04/08/2026
Ce livre en contient trois.
Un roman dans un roman dans un roman.
Il y a tout d'abord cette femme qui écrit. Esprit. Sa vie avec ses enfants, ses plongées hypnotiques dans l'écriture d'où elle ressort transformée, ses recherches aux archives, sur les traces disparues d'une rivière que les humains ont enfouie, ses promenades sur les rives d'un fleuve qu'elle aime comme un être vivant, puisque c'est ce qu'il est, ses baignades et ses contemplations, constituent la première histoire.
Ce qu'elle écrit est le deuxième roman. Cela se passe en 2050. L'extractivisme se conjugue au fascisme, le cycle de l'eau est détruit, les nappes phréatiques se vident, la bétonisation poursuit les ravages que l'on connaît et les fleuves sont malades.

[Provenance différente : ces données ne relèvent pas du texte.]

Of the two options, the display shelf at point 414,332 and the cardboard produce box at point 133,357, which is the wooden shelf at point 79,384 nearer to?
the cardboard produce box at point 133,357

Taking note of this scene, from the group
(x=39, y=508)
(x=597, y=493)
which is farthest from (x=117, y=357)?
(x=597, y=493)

Un groupe d'individus se réunit pour se mettre en résistance. Ils souhaitent libérer les eaux de la Rize pour vivre avec elle.
La troisième histoire est le parlement de l'Eau. On y voit siéger Marais, Torrent, Nappe Phréatique, Fleuve, Mer, Canal de Jonage, Rhône, Miribel... Des Cours d'Eau, mais pas que, puisqu'il y a aussi Cascade, Petit Lac et Océan. Disons donc plutôt des Corps d'Eau. Ensemble, ils élaborent une littérature qui lutte pour que la sinistre dystopie qui nous attend se transforme en utopie. De leurs ateliers d'écriture naîtra l'histoire qu'Esprit retranscrit.
Ces trois strates se parlent et se répondent. Elles se mélangent et s'encouragent. Et l'ensemble se tient fabuleusement.
Ce livre est un enchantement que je ne comprends pas vraiment. Je le contemple, il me ravit et c'est très bien comme ça. L'écriture semble se décrire, elle miroite, c'est fluide, liquide, fleuve, trois romans qui n'en font qu'un, comme des affluents qui se mêlent, et ce qu'ils sont ensemble est ce livre que l'on tient dans la main : une œuvre poétique et politique, follement libre, absolument géniale.